**Directives**
- a) Copy the stretch of the server monitoring page that starts at "Proactive Health Checks" and ends at "and custom instrumentation.", swapping every "EC2" for "Elastic Compute Cloud".
- b) In the server monitoring page, what file does the health check script write its log to?

**Text shown**
Server Monitoring Best Practices: Keeping Your Python App and MySQL Clusters Alive on AWS

Proactive Health Checks for Python Applications on EC2

Maintaining the health of Python applications deployed on AWS EC2 instances requires a multi-layered approach to monitoring. Beyond basic CPU and memory utilization, we need to inspect application-specific metrics and ensure critical processes are running. This involves leveraging both AWS native tools and custom instrumentation.

A fundamental check is the status of the Python application process itself. For applications managed by systemd, we can query its status and restart it if necessary. This script can be run periodically via cron or integrated into a more sophisticated monitoring agent.

Systemd Service Monitoring Script

This Python script checks the status of a systemd service and attempts a restart if it’s found to be inactive. It also logs the outcome for later analysis.

import subprocess
import logging
import sys

# Configure logging
logging.basicConfig(level=logging.INFO,
                    format='%(asctime)s - %(levelname)s - %(message)s',
                    filename='/var/log/app_health_check.log')

**Information provided**
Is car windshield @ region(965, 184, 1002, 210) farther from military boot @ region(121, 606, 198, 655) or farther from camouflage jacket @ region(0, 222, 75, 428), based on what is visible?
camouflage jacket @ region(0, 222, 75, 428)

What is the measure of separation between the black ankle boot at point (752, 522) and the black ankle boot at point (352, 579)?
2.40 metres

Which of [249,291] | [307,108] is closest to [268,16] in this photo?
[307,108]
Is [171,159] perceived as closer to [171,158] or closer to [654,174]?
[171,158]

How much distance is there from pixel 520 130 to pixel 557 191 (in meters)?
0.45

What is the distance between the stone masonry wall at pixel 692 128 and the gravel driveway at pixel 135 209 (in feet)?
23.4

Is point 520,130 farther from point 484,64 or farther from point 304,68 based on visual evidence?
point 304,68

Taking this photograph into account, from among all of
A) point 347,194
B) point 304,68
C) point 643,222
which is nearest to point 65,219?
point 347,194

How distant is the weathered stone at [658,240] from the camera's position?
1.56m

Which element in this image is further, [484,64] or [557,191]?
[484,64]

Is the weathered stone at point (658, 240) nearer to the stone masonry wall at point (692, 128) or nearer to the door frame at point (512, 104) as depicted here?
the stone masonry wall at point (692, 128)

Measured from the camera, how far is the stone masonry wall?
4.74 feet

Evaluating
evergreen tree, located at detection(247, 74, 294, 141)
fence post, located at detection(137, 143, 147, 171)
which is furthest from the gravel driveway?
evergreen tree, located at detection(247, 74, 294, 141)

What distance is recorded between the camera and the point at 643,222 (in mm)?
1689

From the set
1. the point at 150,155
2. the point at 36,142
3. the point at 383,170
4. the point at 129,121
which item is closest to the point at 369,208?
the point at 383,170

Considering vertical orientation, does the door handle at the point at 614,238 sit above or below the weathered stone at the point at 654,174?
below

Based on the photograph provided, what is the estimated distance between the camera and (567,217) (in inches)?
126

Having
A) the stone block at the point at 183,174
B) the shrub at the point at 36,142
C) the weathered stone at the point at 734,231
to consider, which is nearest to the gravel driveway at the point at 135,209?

**Expected responses**
- a)
Proactive Health Checks for Python Applications on Elastic Compute Cloud

Maintaining the health of Python applications deployed on AWS Elastic Compute Cloud instances requires a multi-layered approach to monitoring. Beyond basic CPU and memory utilization, we need to inspect application-specific metrics and ensure critical processes are running. This involves leveraging both AWS native tools and custom instrumentation.

- b) /var/log/app_health_check.log